Alexandre Cardoso

Personal information
- Full name: Alexandre Cardoso Garcia
- Date of birth: 30 April 1992 (age 34)
- Height: 1.82 m (6 ft 0 in)
- Position: Defensive midfielder

Youth career
- 2010: Vasco da Gama
- 2011: Palmeiras

Senior career*
- Years: Team / Apps / (Gls)
- 2012–2013: Palmeiras B / 23 / (0)
- 2014: Nacional MG / 4 / (0)
- 2015: Beira-Mar / 4 / (0)
- 2015–2017: Vitória de Setúbal / 0 / (0)
- 2016–2017: Trofense (loan) / 34 / (3)
- 2017: Trofense / 26 / (2)
- 2018: Al-Nahda / 17 / (0)
- 2019: Damac / 0 / (0)
- 2019: Trofense / 9 / (0)
- 2019–2020: Al-Nahda / 15 / (0)
- 2022–2023: Boeung Ket / 26 / (0)
- 2023: UE Santa Coloma / 7 / (0)
- 2023: Nagaworld / 5 / (0)

= Alexandre Cardoso =

Brazilian footballer (born 1992)

Alexandre Cardoso Garcia (born 30 April 1992) is a Brazilian football player who plays for Cambodian Premier League club Nagaworld.

==Club career==
He made his professional debut in the Campeonato Mineiro for Nacional on 22 February 2014 in a game against Tupi.
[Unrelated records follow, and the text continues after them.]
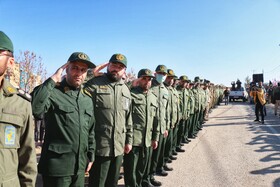 مراسم تشییع و تدفین پیکر مطهر شهید گمنام ۱۸ساله دفاع مقدس در همدان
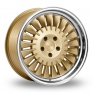 18 Inch Ispiri CSR1D Gold Alloy Wheels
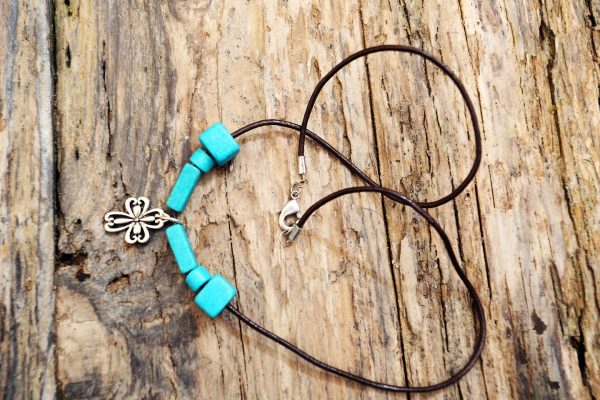 Cross leather mala necklace from Holy Land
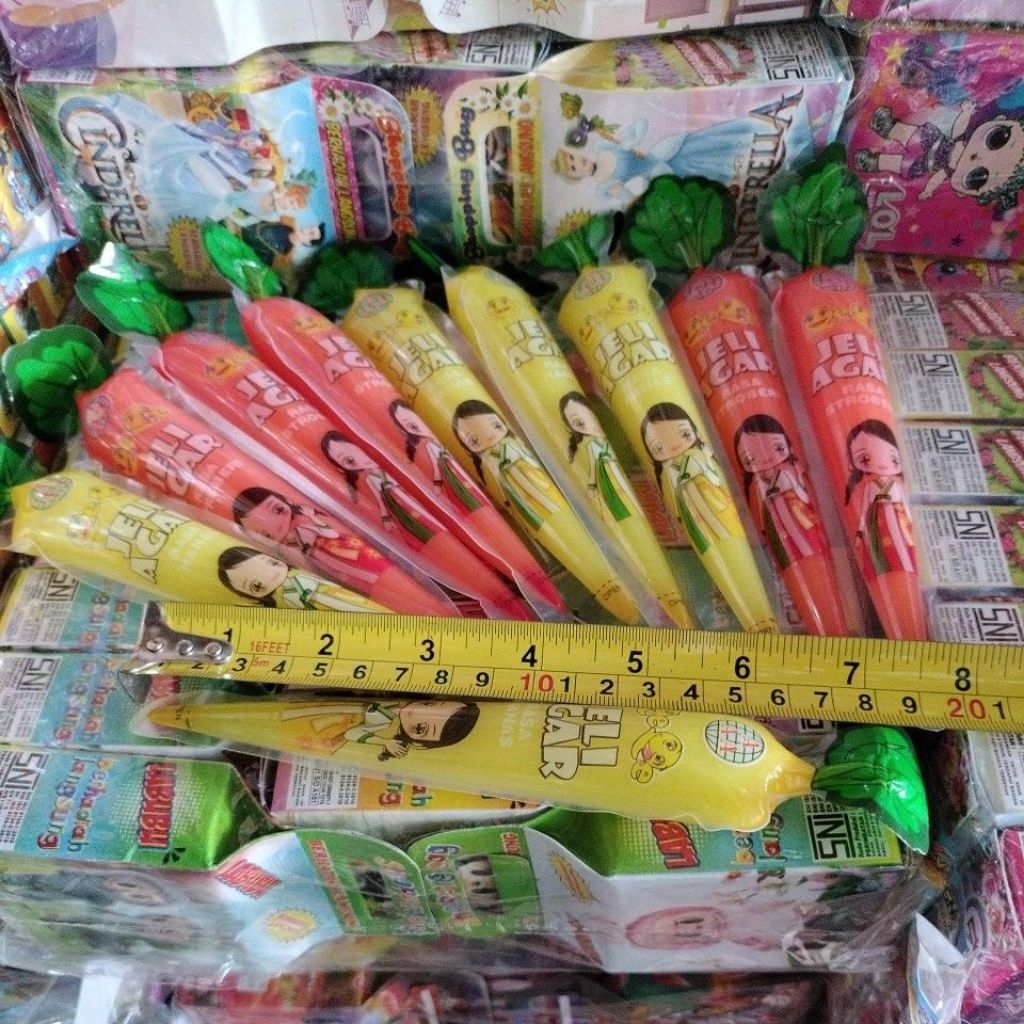 

JELI AGAR-AGAR ANEKA RASA BUAHAN PAKET 10 PCS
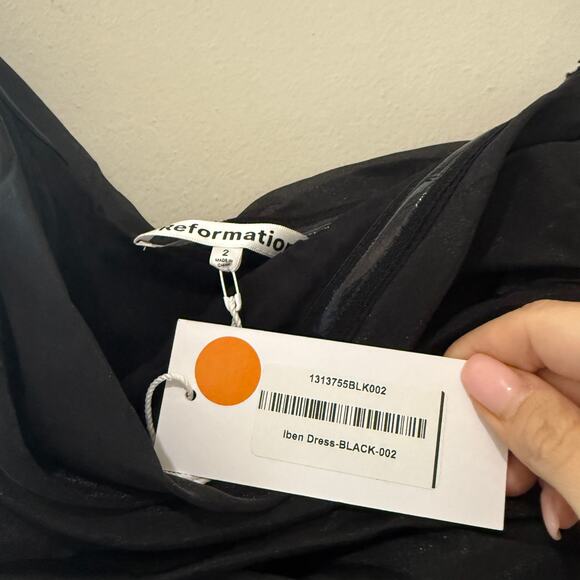 New Reformation Iben Dress Black - Picture 5 of 5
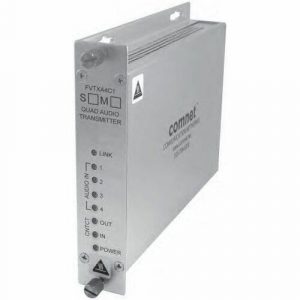 4CH BI-DIR DIGITAL AUDIO WITH CONTACT CLOSURE MM 1 FIBER - FVRXA4C1M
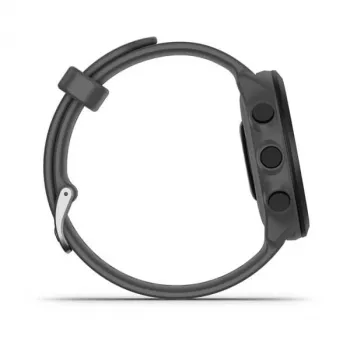Išmanusis laikrodis GARMIN Forerunner 55, apvalus 42 mm korpusas, pilka spalva, silikoninis dirželis, GPS/GLONASS/Galileo, 5 ATM atsparumas vandeniui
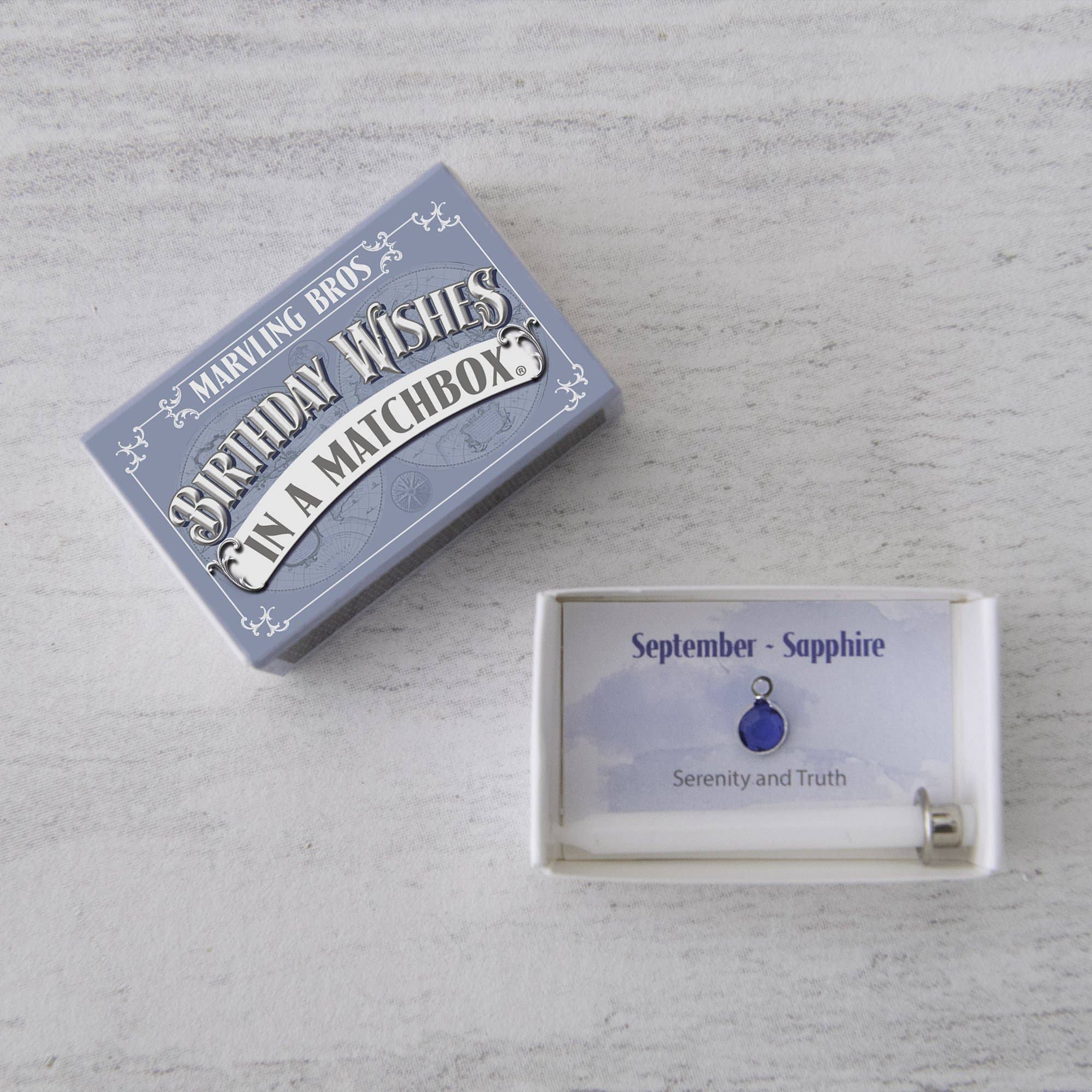 September Birthstone In A Matchbox - Image 3
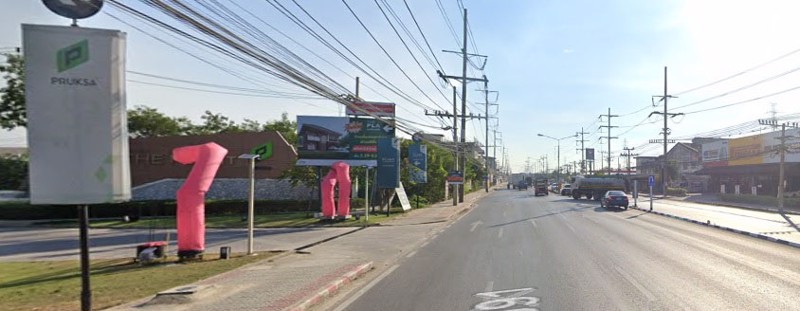 ขายที่ดินริมถนนเศรษฐกิจ1-เมืองสมุทรสาคร-จังหวัดสมุทรสาคร-พร้อมอาคาร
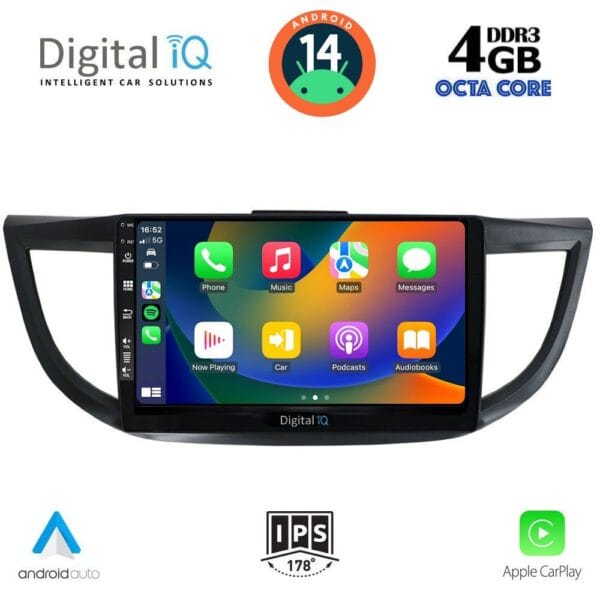 DIGITAL IQ BXF 6198_CPAA (10inc) MULTIMEDIA TABLET for HONDA CRV mod. 2013-2017 - Image 2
In January 2015 he signed the contract with Sport Clube Beira-Mar (Portugal Second division). In summer 2015 Alexandre signed a two years contract with Vitoria de Setubal FC (Portugal Premier League). After that he played two seasons in C.D.Trofense (Campeonato de Portugal). On 25 July 2018 Alexandre joined Al-Nahda Club from Oman Professional Football League where he will work with his former coach in Portugal Mr. Bruno Pereira.